I am currently programming a forum using only javascript (No JQuery please). I am doing very well, however, there is one issue I would love help with.
Currently I am getting the post from a database, assigning it to variable MainPost, and then attaching it to a div via a text node:
var theDiv = document.getElementById("MainBody");
var content = document.createTextNode(MainPost);
theDiv.appendChild(content);
This is working quite well, however, I would LOVE to be able to do this:
document.getElementById("MainBody").innerHTML += MainPost;
But I know this would allow people to use ANY html tag they want, even something like "script" followed by javascript code. This would be bad for business, obviously, but I do like the idea of allowing posters to use the "img" tag as well as the "a href" tags. Is there a way to somehow disable all tags except these two for the innerHTML?

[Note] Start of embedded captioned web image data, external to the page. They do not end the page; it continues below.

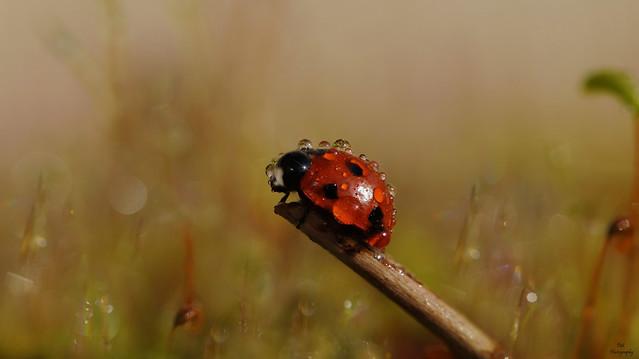 Wet Lady Bug....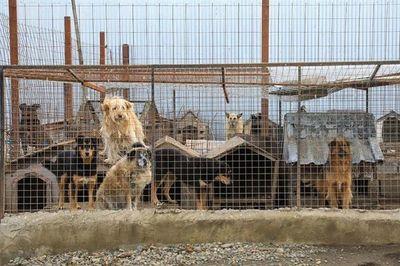 Ciudad argentina se organizó para ayudar a sus protectoras de animales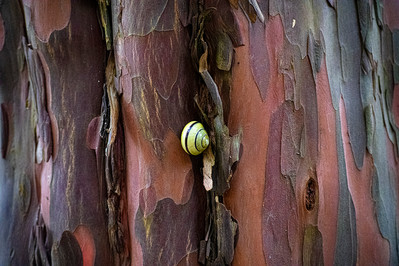 DSC_0112 snail on yew web.jpg
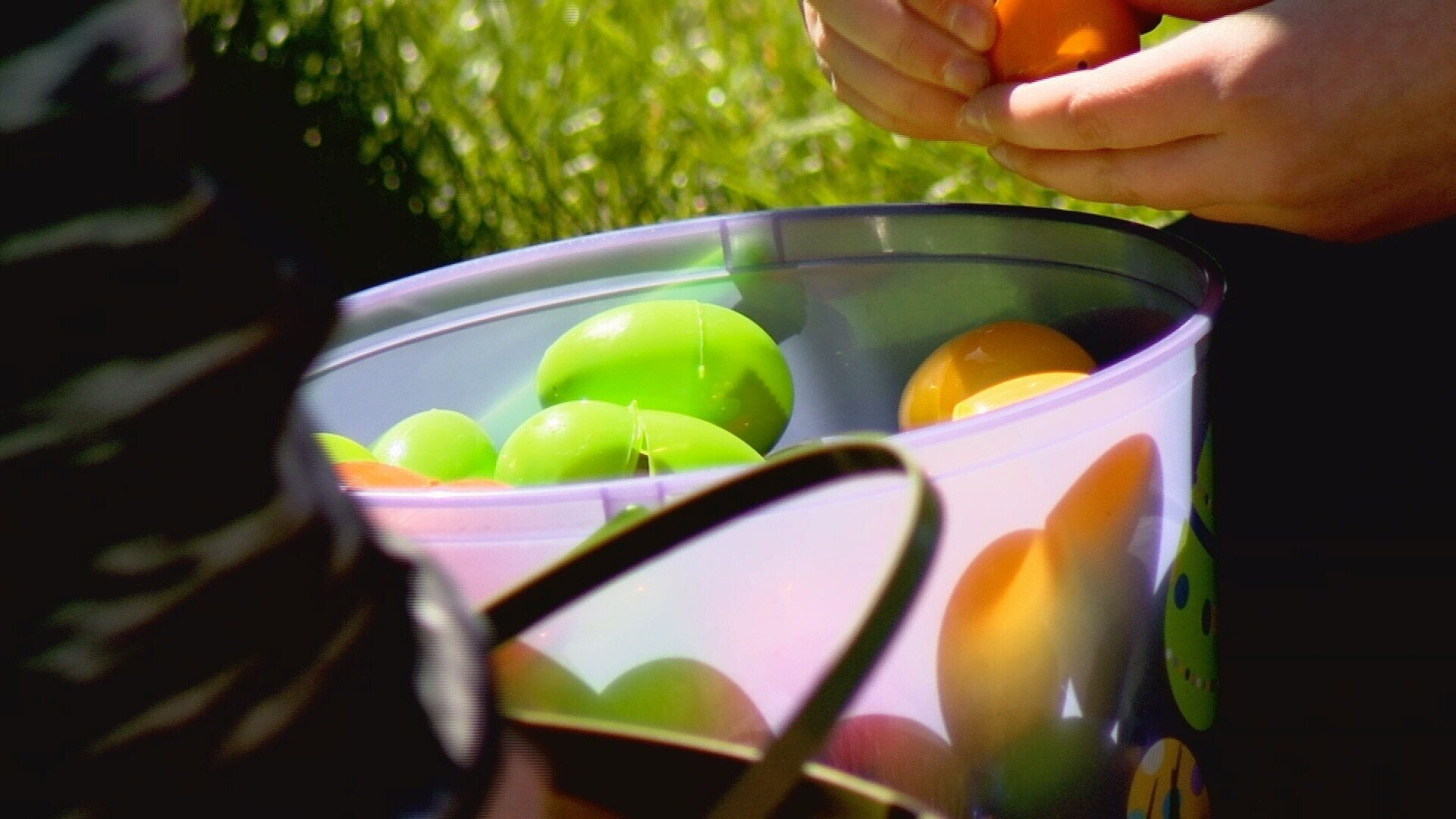 City hosts egg hunt Saturday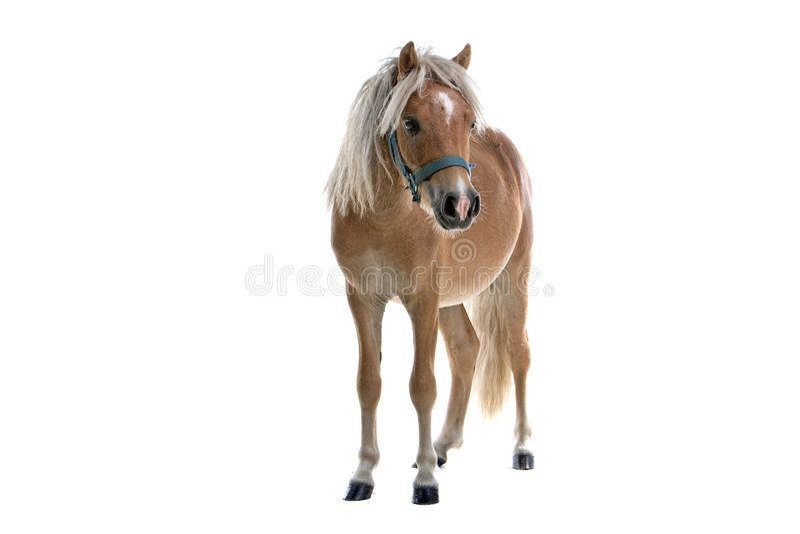 Claro isolado - cavalo marrom imagens de stock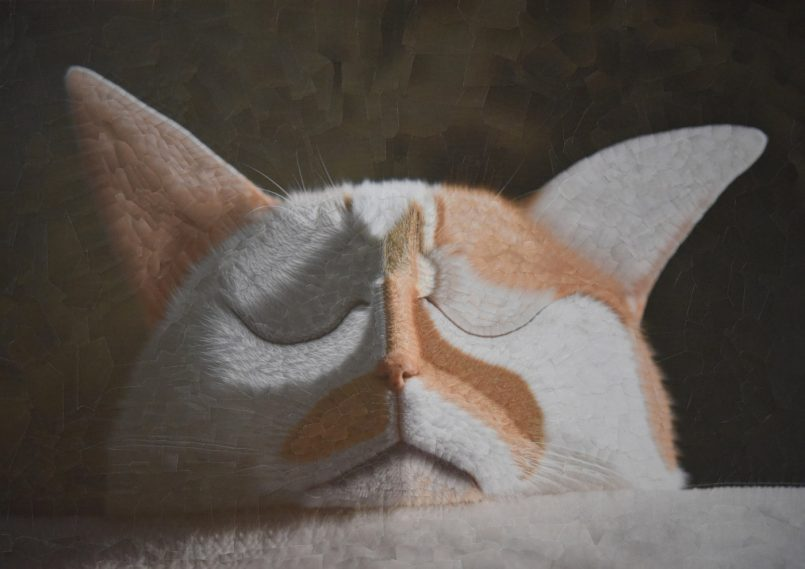 collage art work cat by lola dupre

Thank you all so much for any help you can offer.

Ok, the first thought that came to my mind when I read this question was to find a regular expression to exclude a specific string in a word. Simple search gave a lot of results from SO.
Starting point - To remove all the HTML tags from a string (from this answer):
var regex = /(<([^>]+)>)/ig
, body = "<p>test</p>"
, result = body.replace(regex, "");
console.log(result);
To exclude a string you would do something like this (again from all the source mentioned above):
(?!StringToBeExcluded)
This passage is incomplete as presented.